# Merge CSV Files

This Jupyter Notebook is designed to add more annotations to  CSV base files.

The new annotations contain data related to the date and time of bird songs recordings. The goal is to create new CSV files that store this information in a structured format.

## Process Overview

1. The notebook will recursively search for CSV annotation files within a specified data directory.

2. For each CSV file found, it will extract relevant information, including the audio file name, start time, end time, and bird species.

3. The extracted data will be organized into a structured DataFrame.

4. New interesing data will be created and added to each audio file as date and time of the recording.

5. The data will be saved as a CSV file with a name matching the original TXT file in the "Data/Annotations" directory.

In [1]:
import os
import pandas as pd

In [2]:
ROOT_PATH = "../"

# Load the CSV file
input_folder = ROOT_PATH + "Data/Annotations/"

# Path to the folder where you want to save the CSV files
output_file = ROOT_PATH + "Data/Annotations/" + "audio_annotations.csv"

In [4]:
# Get a list of CSV files in the input folder
csv_files = [file for file in os.listdir(input_folder) if file.endswith(".csv")]

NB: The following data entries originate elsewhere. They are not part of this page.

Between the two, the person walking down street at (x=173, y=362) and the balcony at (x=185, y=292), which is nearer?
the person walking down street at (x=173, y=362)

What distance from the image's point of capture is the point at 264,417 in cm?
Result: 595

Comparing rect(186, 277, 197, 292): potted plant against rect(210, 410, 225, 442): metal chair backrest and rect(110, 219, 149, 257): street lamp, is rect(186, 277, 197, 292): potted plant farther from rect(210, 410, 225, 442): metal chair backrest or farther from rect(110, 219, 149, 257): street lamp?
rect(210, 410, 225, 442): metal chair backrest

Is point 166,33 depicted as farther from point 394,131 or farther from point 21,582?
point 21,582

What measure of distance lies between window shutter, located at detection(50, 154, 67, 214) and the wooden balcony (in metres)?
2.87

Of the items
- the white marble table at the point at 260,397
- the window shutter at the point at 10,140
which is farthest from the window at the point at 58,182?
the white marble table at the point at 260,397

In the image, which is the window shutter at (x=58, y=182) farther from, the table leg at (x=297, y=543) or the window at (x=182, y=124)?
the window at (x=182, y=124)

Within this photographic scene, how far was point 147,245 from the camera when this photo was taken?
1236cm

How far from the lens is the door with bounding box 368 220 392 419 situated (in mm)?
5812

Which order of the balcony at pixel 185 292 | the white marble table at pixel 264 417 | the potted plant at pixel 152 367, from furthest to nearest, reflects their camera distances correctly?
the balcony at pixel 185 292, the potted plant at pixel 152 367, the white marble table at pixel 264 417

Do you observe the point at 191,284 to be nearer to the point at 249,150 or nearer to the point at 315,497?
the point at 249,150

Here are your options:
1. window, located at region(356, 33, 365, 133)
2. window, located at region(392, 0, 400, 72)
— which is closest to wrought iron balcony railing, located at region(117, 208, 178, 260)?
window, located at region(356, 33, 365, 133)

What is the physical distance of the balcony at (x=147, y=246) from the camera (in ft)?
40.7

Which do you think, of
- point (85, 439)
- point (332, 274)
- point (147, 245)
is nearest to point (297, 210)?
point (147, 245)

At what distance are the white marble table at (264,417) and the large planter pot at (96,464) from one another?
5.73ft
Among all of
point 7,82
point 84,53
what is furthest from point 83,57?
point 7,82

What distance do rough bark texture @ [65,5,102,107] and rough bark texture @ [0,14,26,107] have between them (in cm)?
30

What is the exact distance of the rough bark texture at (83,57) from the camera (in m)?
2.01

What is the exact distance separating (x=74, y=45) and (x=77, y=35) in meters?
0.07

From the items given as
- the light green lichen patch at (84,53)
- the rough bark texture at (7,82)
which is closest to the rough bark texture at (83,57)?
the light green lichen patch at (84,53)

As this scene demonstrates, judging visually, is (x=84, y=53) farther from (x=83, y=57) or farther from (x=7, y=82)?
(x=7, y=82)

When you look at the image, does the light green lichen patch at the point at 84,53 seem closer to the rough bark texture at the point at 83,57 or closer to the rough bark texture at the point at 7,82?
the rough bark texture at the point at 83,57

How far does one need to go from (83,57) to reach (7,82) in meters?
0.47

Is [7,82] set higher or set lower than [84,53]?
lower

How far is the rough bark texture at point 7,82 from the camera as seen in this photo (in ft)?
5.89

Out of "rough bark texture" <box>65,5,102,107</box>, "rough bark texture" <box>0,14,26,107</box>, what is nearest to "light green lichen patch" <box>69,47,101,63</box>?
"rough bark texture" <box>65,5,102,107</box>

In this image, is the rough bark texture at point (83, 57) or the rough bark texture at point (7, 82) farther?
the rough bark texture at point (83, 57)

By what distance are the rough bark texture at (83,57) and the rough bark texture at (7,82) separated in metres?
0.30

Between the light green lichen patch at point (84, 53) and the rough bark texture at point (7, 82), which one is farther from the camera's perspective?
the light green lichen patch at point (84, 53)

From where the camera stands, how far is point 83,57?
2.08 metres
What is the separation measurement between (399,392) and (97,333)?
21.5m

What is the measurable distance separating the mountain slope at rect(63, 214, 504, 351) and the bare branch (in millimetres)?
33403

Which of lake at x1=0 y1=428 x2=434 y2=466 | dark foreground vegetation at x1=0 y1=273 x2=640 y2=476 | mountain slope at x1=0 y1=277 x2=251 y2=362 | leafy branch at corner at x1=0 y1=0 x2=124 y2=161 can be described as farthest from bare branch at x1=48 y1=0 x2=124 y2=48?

# Initialize an empty list to store DataFrames
dataframes = []

# Iterate through each CSV file, read its data, and append it to the list
for csv_file in csv_files:
    file_path = os.path.join(input_folder, csv_file)
    data = pd.read_csv(file_path)
    dataframes.append(data)

# Concatenate the DataFrames into a single DataFrame
combined_df = pd.concat(dataframes, ignore_index=True)

# Save the combined DataFrame to a single CSV file
combined_df.to_csv(output_file, index=False)

# Ensure the row count in the output CSV matches the sum of row counts in input CSVs
row_count_input = sum([pd.read_csv(os.path.join(input_folder, file)).shape[0] for file in csv_files])
row_count_output = combined_df.shape[0]

# Perform a safety check
assert row_count_output == row_count_input, "Row count mismatch between input and output CSVs."

# Remove the input CSV files
for csv_file in csv_files:
    file_path = os.path.join(input_folder, csv_file)
    os.remove(file_path)